Tom got to his feet, knocking over a stack of books. “Becky is not your business.”

Eric casually gathered up the fallen books and returned them to the table.

“We’re not enemies anymore, Tom,” he said quietly. “I’m a private citizen now. Our ‘friends’ saw to that when they took back all the evidence.”

Tom peered at him warily. “What do you want, Eric?”

“You went from skeptic to believer in a nanosecond,” Eric replied. “I want to know why.”

“Maybe I just saw the light,” Tom answered cagily.

“If you’re talking about the lights in the Mojave, you changed months before that,” Eric said. His gaze bore down upon Tom. “What do you know that you’re not telling me?”

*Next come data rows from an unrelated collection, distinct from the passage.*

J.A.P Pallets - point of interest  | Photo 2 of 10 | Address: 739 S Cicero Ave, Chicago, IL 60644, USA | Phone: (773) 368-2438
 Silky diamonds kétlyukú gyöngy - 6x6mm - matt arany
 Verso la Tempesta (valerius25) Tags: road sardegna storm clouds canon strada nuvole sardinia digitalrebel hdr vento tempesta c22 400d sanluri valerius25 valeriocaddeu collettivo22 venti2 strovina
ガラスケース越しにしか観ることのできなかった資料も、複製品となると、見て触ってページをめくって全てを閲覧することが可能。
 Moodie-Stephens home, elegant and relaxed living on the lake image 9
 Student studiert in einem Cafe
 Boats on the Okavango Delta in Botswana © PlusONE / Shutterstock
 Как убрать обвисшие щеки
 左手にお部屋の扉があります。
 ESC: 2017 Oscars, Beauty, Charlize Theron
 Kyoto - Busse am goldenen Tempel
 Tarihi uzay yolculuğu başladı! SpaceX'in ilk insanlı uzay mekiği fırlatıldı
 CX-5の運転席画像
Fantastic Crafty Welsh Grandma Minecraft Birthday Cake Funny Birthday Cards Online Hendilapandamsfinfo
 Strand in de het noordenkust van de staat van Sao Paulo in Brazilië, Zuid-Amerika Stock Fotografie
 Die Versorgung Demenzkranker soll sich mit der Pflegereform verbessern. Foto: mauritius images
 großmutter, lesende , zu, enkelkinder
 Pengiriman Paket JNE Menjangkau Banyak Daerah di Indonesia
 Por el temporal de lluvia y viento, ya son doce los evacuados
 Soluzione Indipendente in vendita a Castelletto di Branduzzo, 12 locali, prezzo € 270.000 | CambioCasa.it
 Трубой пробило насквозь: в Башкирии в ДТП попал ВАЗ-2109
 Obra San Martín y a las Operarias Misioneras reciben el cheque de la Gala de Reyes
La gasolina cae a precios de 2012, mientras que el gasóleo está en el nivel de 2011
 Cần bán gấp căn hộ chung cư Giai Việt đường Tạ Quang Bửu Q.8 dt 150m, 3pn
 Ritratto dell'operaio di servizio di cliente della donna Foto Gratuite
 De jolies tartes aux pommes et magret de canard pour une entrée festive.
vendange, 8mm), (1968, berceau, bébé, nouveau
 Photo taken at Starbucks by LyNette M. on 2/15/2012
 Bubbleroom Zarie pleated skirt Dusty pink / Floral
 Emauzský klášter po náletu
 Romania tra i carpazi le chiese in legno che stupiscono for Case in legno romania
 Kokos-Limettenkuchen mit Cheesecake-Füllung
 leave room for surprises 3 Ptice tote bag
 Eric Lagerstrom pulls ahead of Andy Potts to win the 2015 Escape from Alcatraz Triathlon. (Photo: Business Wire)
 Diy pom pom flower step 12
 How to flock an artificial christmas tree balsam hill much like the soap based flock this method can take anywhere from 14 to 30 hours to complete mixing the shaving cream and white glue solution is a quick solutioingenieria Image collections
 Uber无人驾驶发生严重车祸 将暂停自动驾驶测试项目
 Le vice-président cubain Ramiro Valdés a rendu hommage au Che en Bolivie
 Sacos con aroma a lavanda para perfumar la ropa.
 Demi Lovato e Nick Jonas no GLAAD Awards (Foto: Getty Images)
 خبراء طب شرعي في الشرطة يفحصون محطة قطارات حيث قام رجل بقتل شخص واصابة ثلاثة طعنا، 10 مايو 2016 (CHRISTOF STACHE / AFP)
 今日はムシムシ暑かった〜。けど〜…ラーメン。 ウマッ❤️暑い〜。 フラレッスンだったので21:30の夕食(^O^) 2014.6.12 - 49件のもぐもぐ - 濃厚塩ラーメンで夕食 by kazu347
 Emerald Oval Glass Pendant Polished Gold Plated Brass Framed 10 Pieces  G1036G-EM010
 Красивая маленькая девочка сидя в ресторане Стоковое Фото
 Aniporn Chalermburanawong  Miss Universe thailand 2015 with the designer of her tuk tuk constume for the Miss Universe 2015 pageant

“I might ask you the same question.”

Eric shrugged, giving up any further effort to win Tom over. “Say hello to your sister,” he said, as he turned and walked to a nearby aisle where Wakeman waited for him.

“Well, what do you think?” Wakeman asked.

“Tom Clarke will never give us anything,” Eric told him.

Wakeman smiled. “You know what I love about chaos theory? It’s about systems that can’t resist outside influence. Something happens somewhere, and the system changes. Which means that at the moment, all we can do is watch the skies.”

Eric shook his head determinedly. “You can watch the skies, Chet, but I’m watching Tom Clarke.”

LOS ALTOS, CALIFORNIA, MARCH 4, 1986

The apartment still felt empty, and curiously lifeless, as if a strange, invisible energy had been drained from it. Lisa peered at the lone-star earring and thought of her father, how he’d seemed strangely resigned at the end, a man who had done his best and had no more to give. She looked at her mother, the red-rimmed eyes, how bereft she was now, more alone that she’d ever been or dreamed of being.

“He’d been… getting weaker since your grandmother died,” Carol said. “I kept asking him to see someone, but he wouldn’t.” She shook her head. “He was so resigned.”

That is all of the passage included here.